**Exercises to complete:**
1. According to the email about passive aggressive behavior, how long has the writer been working with a therapist?
2. Extend the email about passive aggressive behavior by writing the next part after its final sentence.

**Text block:**

=== Begin Enclosure ===

Email From A Reader About Passive Aggressive Behavior:
My name is Lance; I am in treatment for passive aggressive behavior. My wife printed out and showed me your article on About.com: Divorce Support. It was entitled Passive Aggressive Behavior, a Form of Covert Abuse. I have no problem with your article, in fact I agree with most of it. However I disagree with my behavior disorder as a form of covert abuse towards her.
I will admit to not being able to find the right words to express things to her. I stumble over words and more times than I want, the wrong word comes out and my meaning is unclear. The truth is I also have a case of dyslexia, I will always believe that my dyslexia will cause me to say the wrong thing. I constantly say right when I mean to say left and so forth.
I have been working with a therapist for about 4 or 5 months, so I have only started to understand and correct my behavior. I can admit that in becoming a passive aggressive person it took several years of negative conditioning. By negative conditioning, I mean I was never allowed to vent my feelings of frustration. I had no outlet, no safety valve. It all built up over several years and viola Passive Aggressive Disorder. My wish is this: I want to learn how not to be one anymore. Do you have any writings that point out ways to overcome this disorder? Can you point out any writings that would help? I am committed to overcoming it. I am not the innocent victim of a slow store clerk. I in fact did not give myself enough time to get to the store.
So why do I not agree with the term covert abuse? Easy, my intention is not to hurt, abuse or cause ill will. Honestly it isn’t. It’s case of not being able to effectively express emotions. All emotions need an outlet, both the positive and negative ones. How do you express the negatives with out causing resentments? That has been my path to this disorder. And I’m quite sure other people have taken the same path, before me and after me.

=== End Enclosure ===

[Saved data entries]

=== Begin Enclosure ===

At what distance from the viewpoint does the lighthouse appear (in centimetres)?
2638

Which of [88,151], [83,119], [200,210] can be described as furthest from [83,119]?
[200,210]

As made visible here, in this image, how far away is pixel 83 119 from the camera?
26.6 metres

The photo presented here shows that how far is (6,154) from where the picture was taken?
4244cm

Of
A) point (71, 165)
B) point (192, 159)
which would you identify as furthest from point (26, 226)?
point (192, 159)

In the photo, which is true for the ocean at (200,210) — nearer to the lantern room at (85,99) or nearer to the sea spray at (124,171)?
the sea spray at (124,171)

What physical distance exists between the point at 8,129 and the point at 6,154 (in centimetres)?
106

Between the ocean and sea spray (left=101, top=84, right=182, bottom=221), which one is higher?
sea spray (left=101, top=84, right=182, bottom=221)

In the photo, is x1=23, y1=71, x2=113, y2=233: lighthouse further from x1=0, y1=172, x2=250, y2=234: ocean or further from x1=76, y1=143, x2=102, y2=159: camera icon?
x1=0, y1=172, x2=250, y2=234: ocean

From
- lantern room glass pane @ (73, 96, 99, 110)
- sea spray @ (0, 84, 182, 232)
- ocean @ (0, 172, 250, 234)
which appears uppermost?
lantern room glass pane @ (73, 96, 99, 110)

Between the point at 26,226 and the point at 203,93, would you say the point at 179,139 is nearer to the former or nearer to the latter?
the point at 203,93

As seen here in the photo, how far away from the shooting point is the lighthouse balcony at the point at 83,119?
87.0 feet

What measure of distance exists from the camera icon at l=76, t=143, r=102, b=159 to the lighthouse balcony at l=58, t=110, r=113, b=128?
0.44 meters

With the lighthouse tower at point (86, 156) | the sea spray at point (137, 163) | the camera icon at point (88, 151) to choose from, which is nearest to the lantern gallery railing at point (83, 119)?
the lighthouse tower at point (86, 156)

=== End Enclosure ===

**Your responses:**
1. About 4 or 5 months.

2.
My wife compares me with her first husband. He was a drug addict and an alcoholic. He used crystal meth, an insidious drug. Did you know that drugs cause the user to lie and distort things? This is a way the drug has of justifying itself to the user. The user intern conveys what the drug is saying as the truth. And a vicious cycle begins. It’s a skewed vision in favor of a chemical dependency. He would tell her that he wanted to be different and such else. Meanwhile he sank further into drug dependency. I fear drugs and I have no desire to take alcohol. I too have told my wife that I want to be well. The difference between me and him is I mean it. I will work past this disorder. I want good physical health and better mental health too. The first step is to admit it, yes I admit to having Passive Aggressive Behavior. Yes, I admit I have caused stress in my wife. No, she did not deserve it. My responsibility is to erase what she wrote on the printout of your article. What she wrote was this: WOW-! All my feelings validated in one website! I carry that printout with me, usually in a pants pocket or in the glove box of my car. What she wrote, and what you wrote hits home.